Que veut dire la circularité chez Kubrick ?

Contrairement à ce que pense Shakespeare, l’Histoire a donc une logique chez Kubrick. L’auteur écrit : « raconté par un idiot, plein de bruit et de fureur, et ne signifiant rien ». Ce qui n’est pas forcément dénué d’intérêt. Mais, chez Kubrick, on s’aperçoit que l’Histoire devient un objet d’étude, que l’Histoire se répète. Elle semble enfermée dans une logique plus grande qu’elle-même. Elle se répète, mais pas sous la même forme.

Le cercle c’est l’objet natal. Il s’oppose au monolithe, qui est l’objet créateur. Cette dualité est très prégnante chez Kubrick. Cette dichotomie est très claire : on voit le foetus sidéral encerclé par son alcôve céleste. On parvient à la fin du film et de l’Odyssée après un passage dans le mouvement stellaire. Celui-ci semble créer un nouveau cycle historique. Ce mouvement est rectiligne et non circulaire.

B/ HAL 9000 : l’Homme doit se penser en poète

En effet, Hal 9000 est un oeil, une pensée, un calculateur, et le prédicateur de l’avenir de l’Homme.

HAL 9000

HAL 9000

Nombre de commentaires ont été écrit sur HAL 9000. Il ne m’appartient pas de revenir dessus. On peut évoquer : la méfiance envers la technique, une réflexion glaçante sur l’avenir de l’Homme, la prise de contrôle de l’intelligence artificielle de la machine sur l’Homme. Certainement tout cela en même temps.

Néanmoins, quelque chose mérite d’être évoqué : c’est la tonalité de la voix de HAL 9000. Il s’exprime comme un enfant timide et autiste. Puis, dans ses réflexions se confondent une volonté de jouer à Dieu, et en même temps de se faire des amis. On dirait un enfant, puis un psychopathe. Le phrasé d’HAL 9000 vaut en réalité un long discours sur à quel point Kubrick avait peu de foi pour l’avenir de l’Homme sous l’influence de la technique.

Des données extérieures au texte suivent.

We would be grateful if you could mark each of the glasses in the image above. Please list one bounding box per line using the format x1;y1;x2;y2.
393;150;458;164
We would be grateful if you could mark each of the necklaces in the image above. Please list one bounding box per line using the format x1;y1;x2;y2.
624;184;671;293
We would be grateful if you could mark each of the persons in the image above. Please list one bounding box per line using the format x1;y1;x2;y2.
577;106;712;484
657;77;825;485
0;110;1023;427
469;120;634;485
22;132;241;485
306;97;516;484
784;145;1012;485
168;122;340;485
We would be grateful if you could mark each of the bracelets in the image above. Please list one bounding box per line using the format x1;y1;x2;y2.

Höderlin disait que l’Homme devait vivre en poète. Il doit aussi vivre en poète. HAL 9000 n’est pas le medium qui permet à l’Homme de communiquer avec une force supérieure; mais le fait que HAL 9000 soit à la fois un cercle et rectangle est une preuve de son antinomie. HAL 9000 est à la fois la vie et la mort. Il est le bourreau ou le sauveur. Il est celui sur qui toute l’expédition repose, et celui qui la fera échouer. C’est effrayant. Il semblerait donc que laissions notre avenir aux mains d’une entité que nous ne pourrions contrôler. Isaac Asimov a du apprécier.